» Action item
Copy the breakup post's passage starting at "Ok so that was" and ending at "melted I guess.", switching "miserable" to "painful".

» Selected extract
= = = = =
I made her a spot to lie down on the couch and when i covered her up with a blanket I told her good night and hopes she has great dreams. When I was raising up to go lie down she grabbed my hand and asked if I would hold her tonight. Of course I said yes, we got to talking a little somehow i brought up that I didn't know if she cared for me anymore. She said I was dumb if I didnt think she cared. She told me she is still crazy in love with me, and that I am all she thinks about. She told me how much she misses me, that it's so hard for her not to talk to me. She said she was so use to me being there that it's driving her crazy.

After that I told her I know things would go back to normal, that tomorrow we will both wake up and things won't have changed. She said she is sorry and that tomorrow I am going to hurt and hate her and its all her fault. I told her that I loved her and that I can't hate her. She kissed me, I said I know she still needs space and time and she nodded. She said that she can't promise that we will get back together, she asked me what happens if she moves on or what happens if I move on. I told her that I don't want to move on. I told her she is all I want and I see that now. We started kissing more and she umm...started to come on to me pretty heavy. I told her I didn't think it was a good idea and I wouldn't want her to regret it or hate me in the morning. We talked for about 30 minutes and I hate to say it but she was kind of begging me to be with her, saying stuff like how she "thinks" about me two or three times a day. How much she misses having sex with me, and other stuff...so we uh...we had really really amazing sex , and after she asked me to hold her. She said she doesnt want tomorrow to come, that she wants to lie where she is forever...then we fell asleep.

Next morning we got up and I helped her find her keys, her phone was dead and she needed to check in with her mom(her mom is super protective, and honestly the only reason she hasnt killed herself is cause of paige...after paiges brother josh died her mom kinda lost it). She said she has to get home to check and make sure her mom is ok. We said bye, and she left...

Ok so that was last night, quite possibly the most miserable, happy, dramatic, idiotic, pleasurable night of my life. I don't know if I ****ed up or not with the sex or with any of it. Its just I dunno, when she told me she still loved me I kinda melted I guess.

All I know is that falling asleep with her and cuddling with her...when she wrapped herself around my body. It was amazing, and I hope it's not the last time.

I text her the other. She said that she isnt upset with me at all she was just afraid she might have hurt me because of what happened and that she is a little upset with herself. I told her last night made me real happy, and that it didnt hurt me at all. She said she meant what she says and she does still love me, but she cant promise anything. I told her I know she still needs to heal...that trust had been broken and she needs to be alone for a bit, and that I will still give her space, and that if she needs me I am there for her.

So she knows how I feel. This is one of the text messages she sent me "Of course a part of me misses u and wants those things but i can't say it'll happen and I don't want u waiting for it to happen because there is a chance it wont u see?" Which is a lot better off then where I was before new years when I thought she hated me. She is saying there is a chance it wont, but that also means there's a chance it will right? I told her that as long as I breathe I will hope, that she shouldn't worry about hurting me, that she should find happiness...but that I will always hope to prove to her that I can be better.

Also Jan 08 it will be a year since her brother died, I had an idea to maybe bake her her favorite cookies, and maybe take her to lunch at one of her favorite restaurants, I never gave her her christmas(a build-a-bear) present so maybe then would be a good time? I dunno is it to soon, would I be taking advantage of her emotional state? It was one of the things she brought up on new years and one of the reasons she wanted me to be with her.
= = = = =
» Provided data

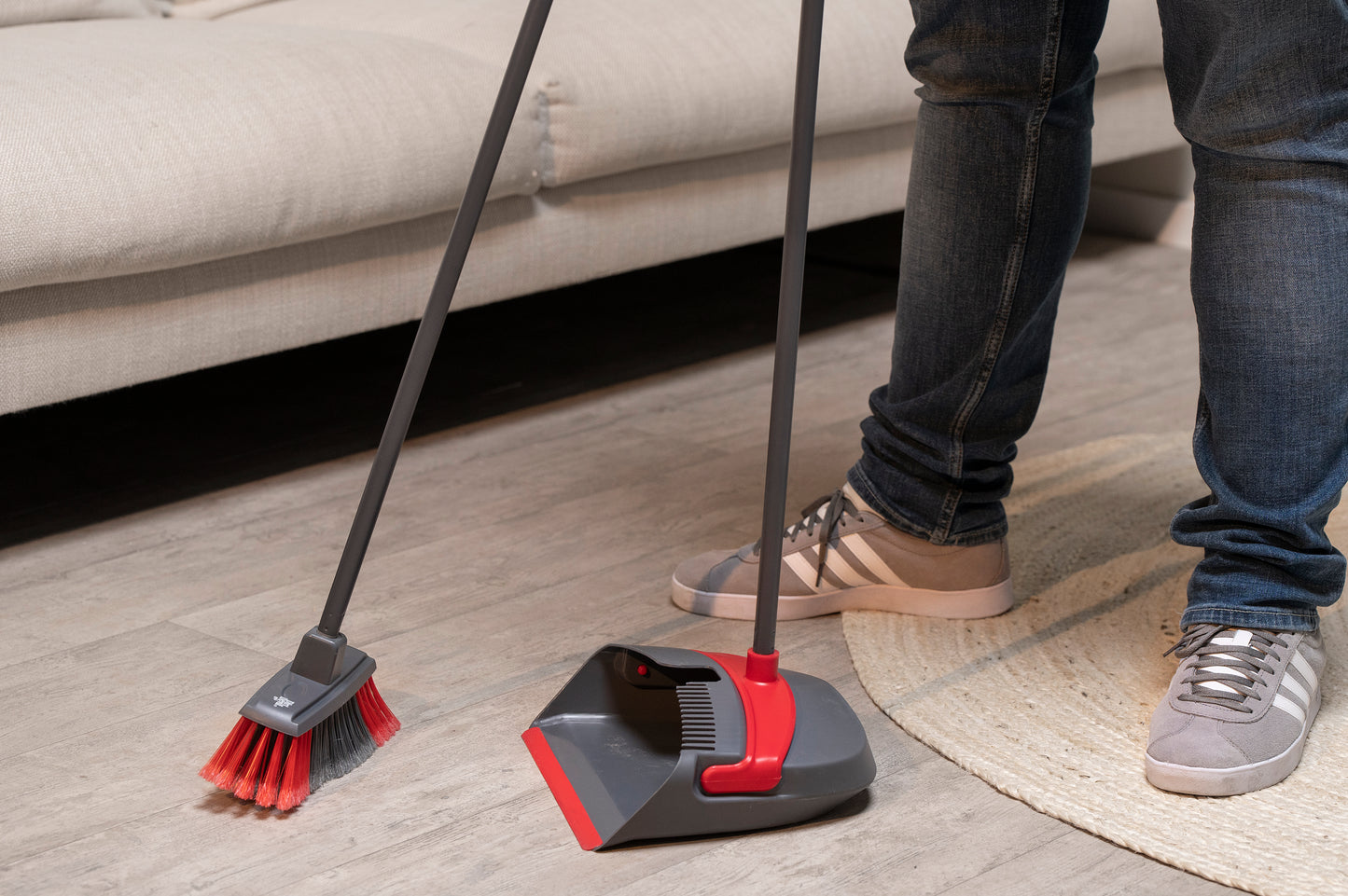 Dustpan & Broom Set 92Cm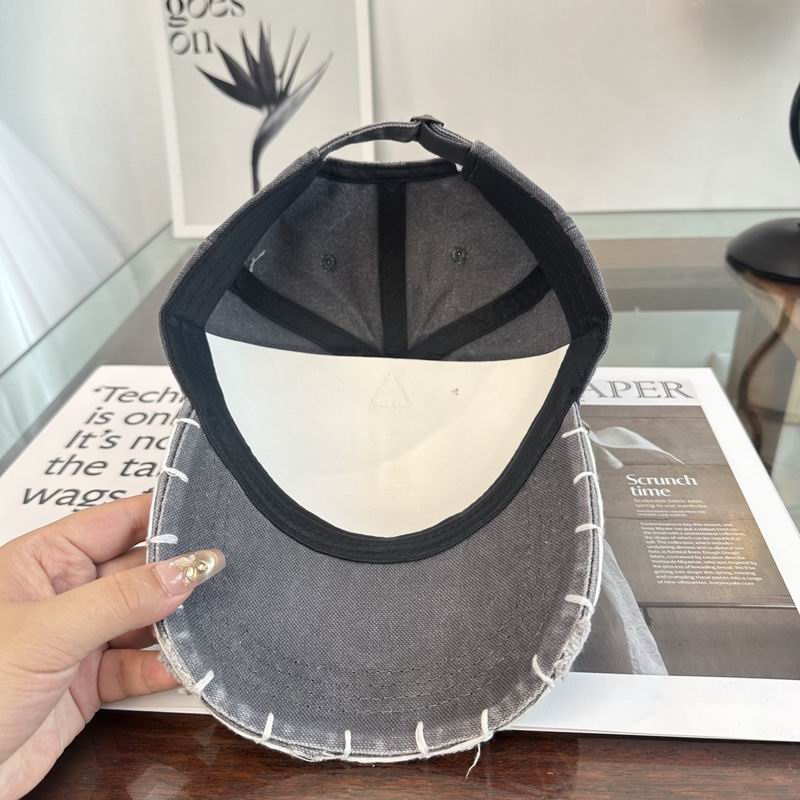 Prada cap dx (2261)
= = = = =
» Written response
Ok so that was last night, quite possibly the most painful, happy, dramatic, idiotic, pleasurable night of my life. I don't know if I ****ed up or not with the sex or with any of it. Its just I dunno, when she told me she still loved me I kinda melted I guess.